» Passage for review:
☆ ☆ ☆

The images have become too familiar: the haggard faces, the orange jumpsuits, the manacles.

The risk of kidnap in areas such as Iraq is so high that the U.S. military commissioned a training video to be shown to U.S. soldiers. The tape, obtained by CBS News, covers everything from the moment of capture through what could be months of isolation and possible endings. Death is never mentioned.

CBS News correspondent Shelia MacVicar watched the tape with one former hostage, British journalist Phil Sands, who was kidnapped in Baghdad the day after Christmas.

To Sands, the kidnap scene was all too familiar.

"When the boot lid closes, the trunk lid closes, that was … there's a period of calm when I was alone and that's when I felt really very terrified and I could feel myself panicking," Sands says. "I thought of my family, and I felt terrible about the fact that they would be watching me on television dressed in the orange jumpsuit.

"From the very start, I assumed I'd be killed."

The military video is not classified, but CBS is not broadcasting parts of the video that suggest techniques to help hostages better survive their ordeal. One piece of advice the U.S. military is repeating publicly — what to do if, like the three hostages found on Thursday, you are rescued by soldiers.

"Armed release is the most dangerous time," says the tape. "Do not attempt to help your rescuers. Lie on the ground with your hands visible."

Sands is one of the lucky few to survive both a hostage-taking and a rescue.

"Two American soldiers burst into the room with their rifles up," he says of his rescue. "I said 'I'm a British journalist and I was kidnapped.'"

MacVicar asks what the soldier said.

"What the …." Sands says. "I think he was completely surprised to see me."

Sands was rescued by accident; luck ended his kidnapping ordeal after a week. The families of journalist Jill Carroll, at least two other foreigners, and countless Iraqis are still waiting.

☆ ☆ ☆

» Recorded information:
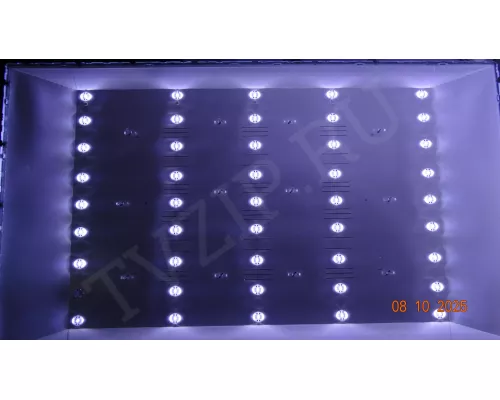 SSC_Y19_TRIDENT_65UM73_REV00_180929 LG 65UM7450PLA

☆ ☆ ☆

In one to three sentences, explain why the kidnapping article says the U.S. military commissioned a training video for its soldiers. The data comes from a separate source.

The U.S. military commissioned the video because the risk of kidnap in areas such as Iraq is so high.